I have this dilemma. Yeah, I will always blog when I have my worries. Wow, do you notice that i haven’t blog or spill what’s inside my mind for months? Well, life must be good then? Life must be contented for me? Well, Yes and No.
I do have ups and downs but i channel it at some other places, like talking to friends, or to go workout. Or to immerse myself into work, and stuff.
But now I have this big pressure in my heart that I can feel it weighing on my shoulder now.
I won’t tell you what is it, but as usual, I will describe it bit by bit.
I need to answer one question now, to myself: am I ready to move on? I have moved on from one aspects in life, but .. this will always be my priority, and am i ready to take another challenge? am I ready to get out of the comfort zone, and risk it all again? I am comfortable on where I am now, what I do, but .. for how long? Will the honeymoon phase end soon? Will I be missing this boat, if I stay where I am now just because I don’t want to stir the balance i have achieved now.
The question still linger, will this next move would create a new benchmark to me?
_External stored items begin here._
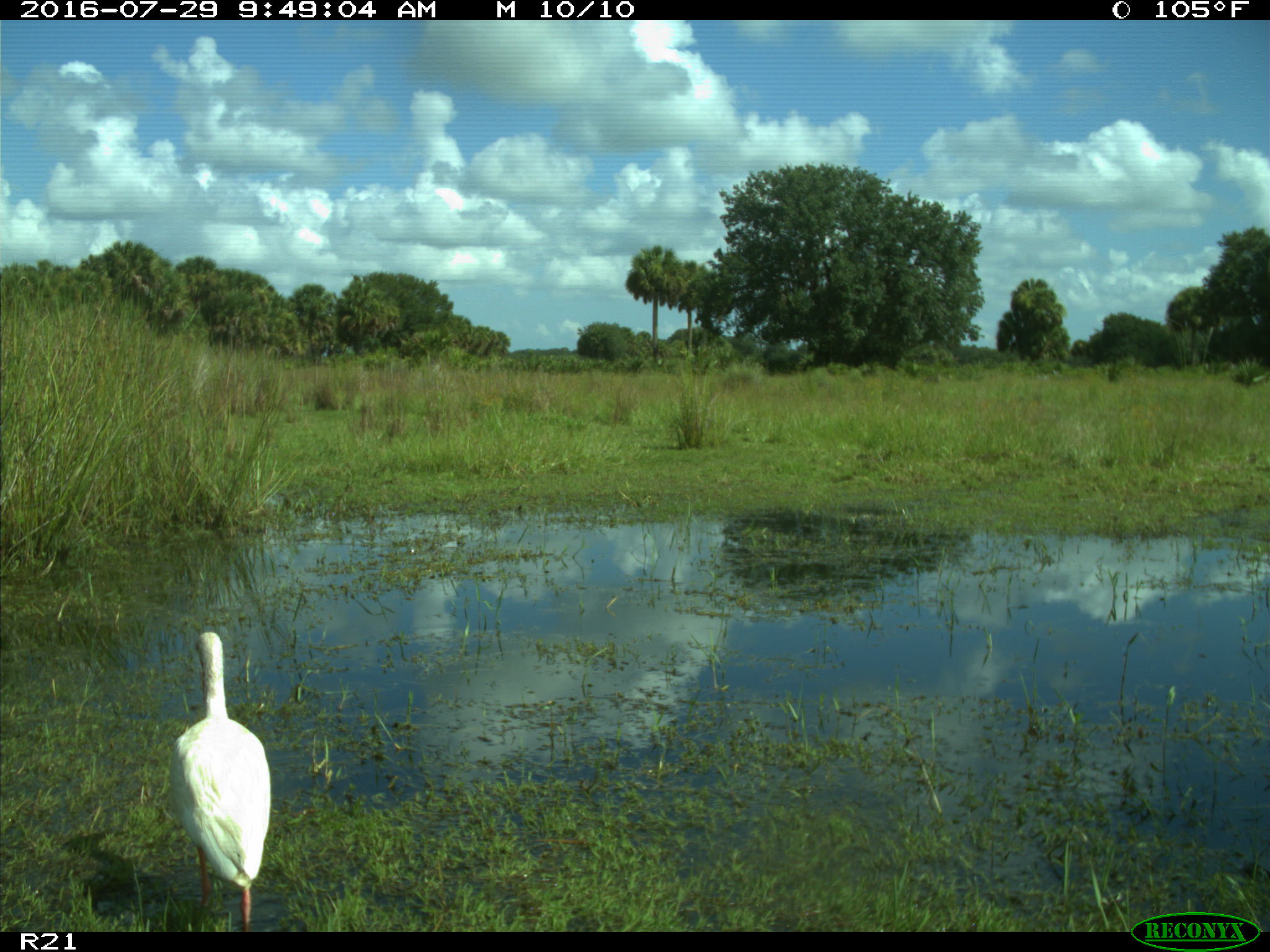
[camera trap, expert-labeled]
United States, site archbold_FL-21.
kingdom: Animalia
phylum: Chordata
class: Aves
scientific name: Aves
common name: birds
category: unidentified bird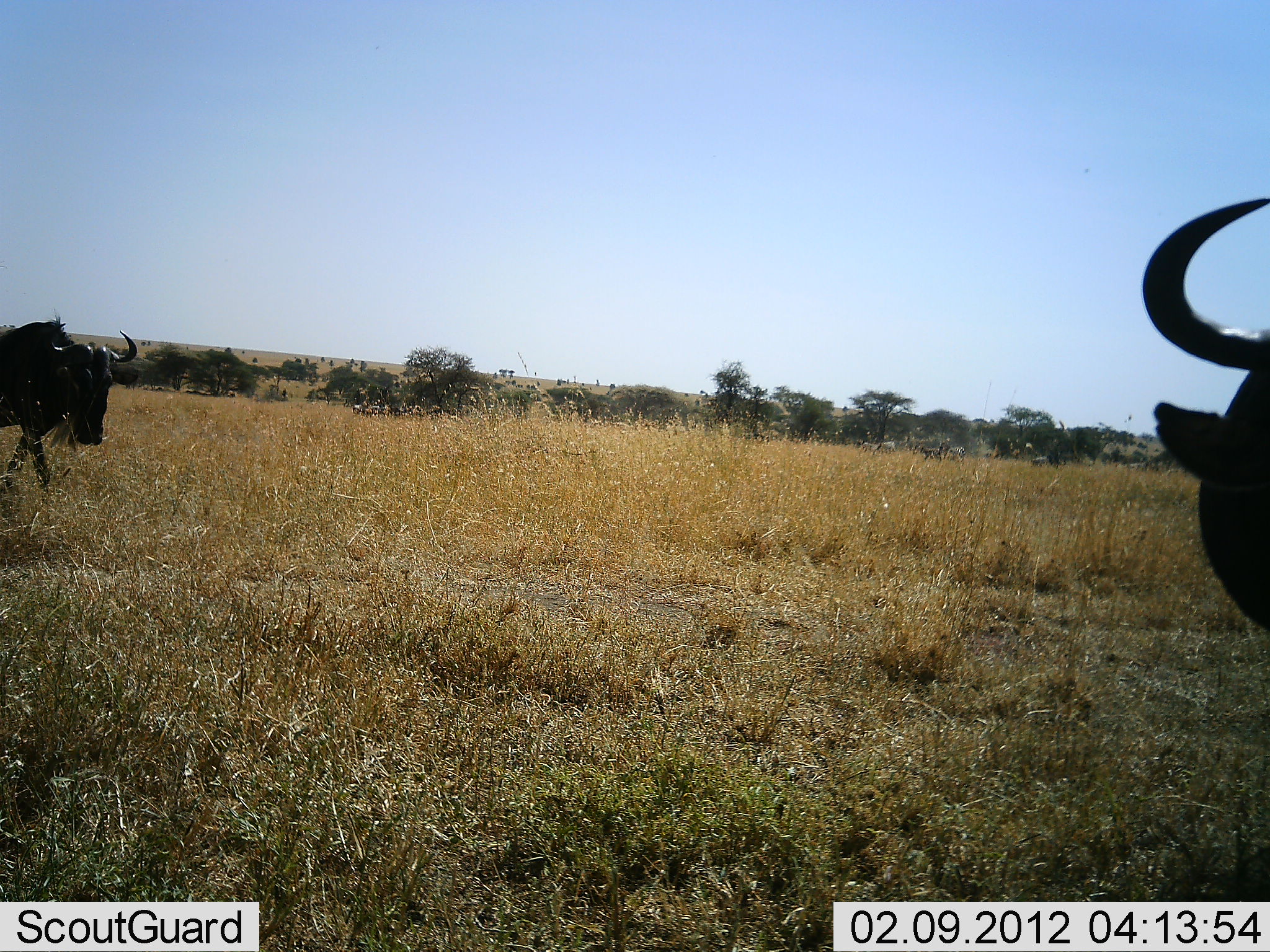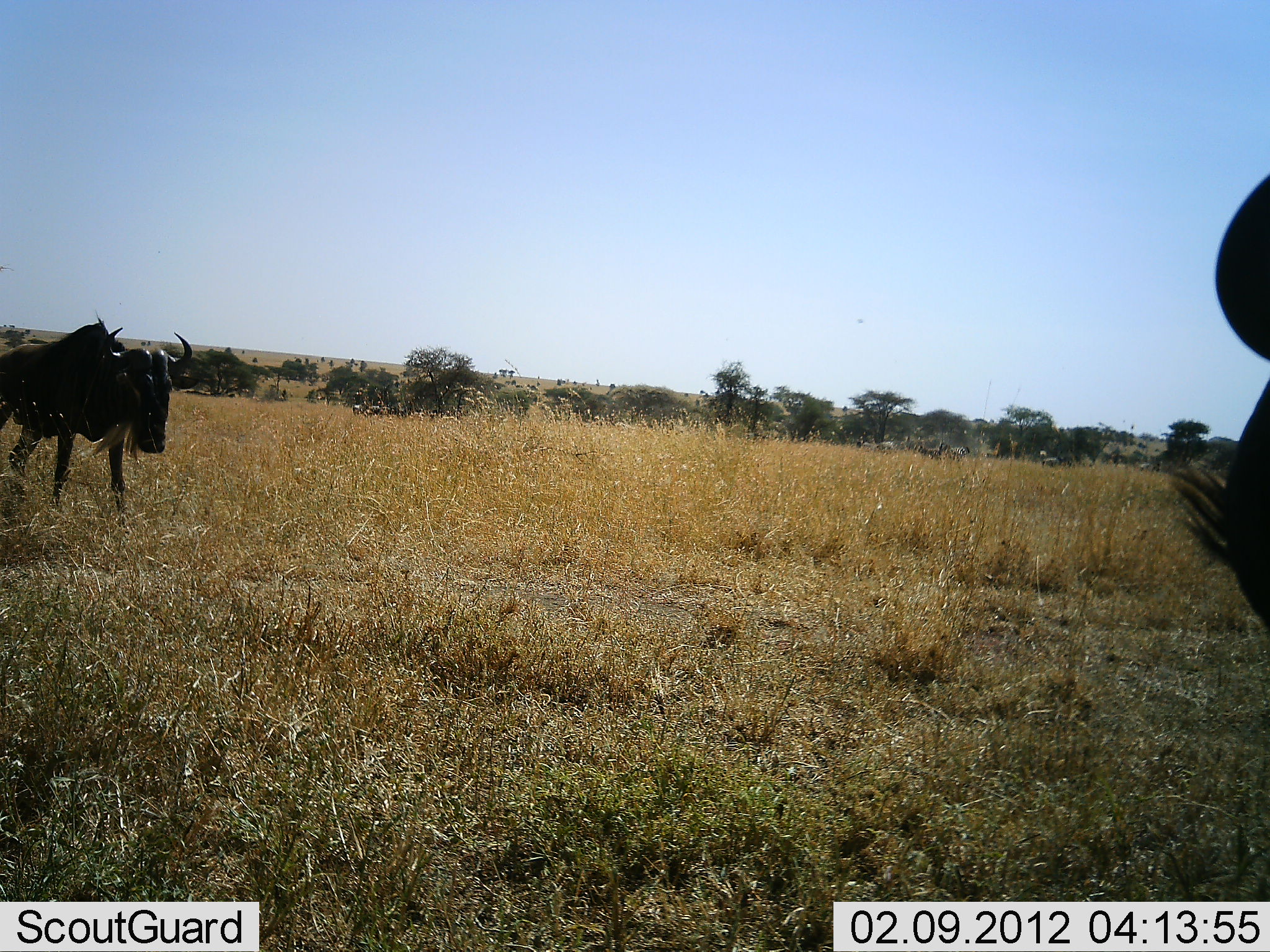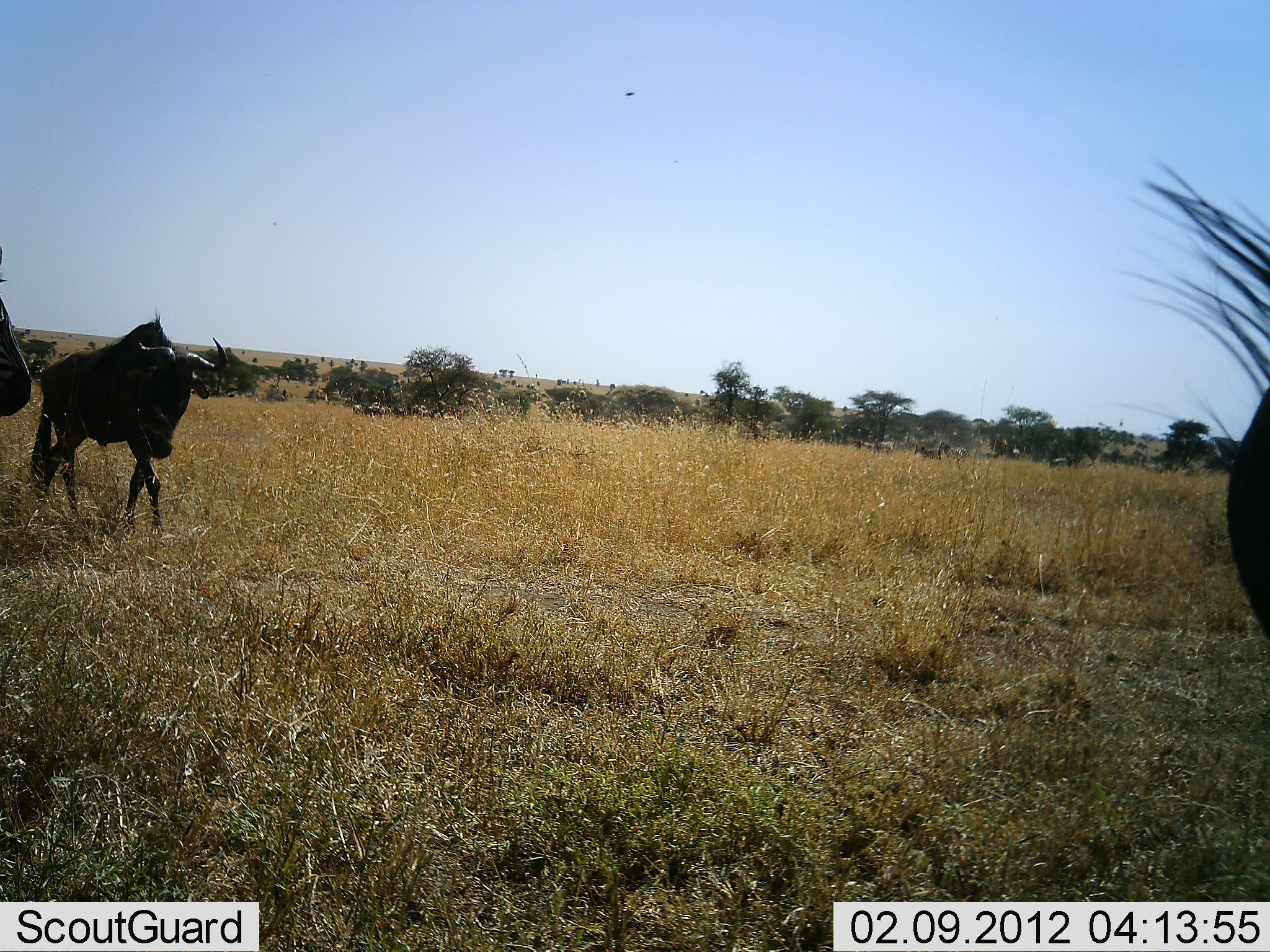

Why am I so scared of taking the risk? Why am I worry so much on instability where I thrive well in those areas. and comfort becoming my darkest nightmare?
Will I be alright staying where I am now? OR should I .. should play that Adele’s chasing pavement song now.
I am forever grateful, that whatever I have aim for, I got it.. I excel at it. Nail it! Like, seriously.
I feel dizzy, I feel that I want to sleep it off right now, and not to think about it, and wake up tomorrow, pretending it’s not there.
But, it still.. at the back of my head. Until I resolve it. Or push myself to decide/accept it.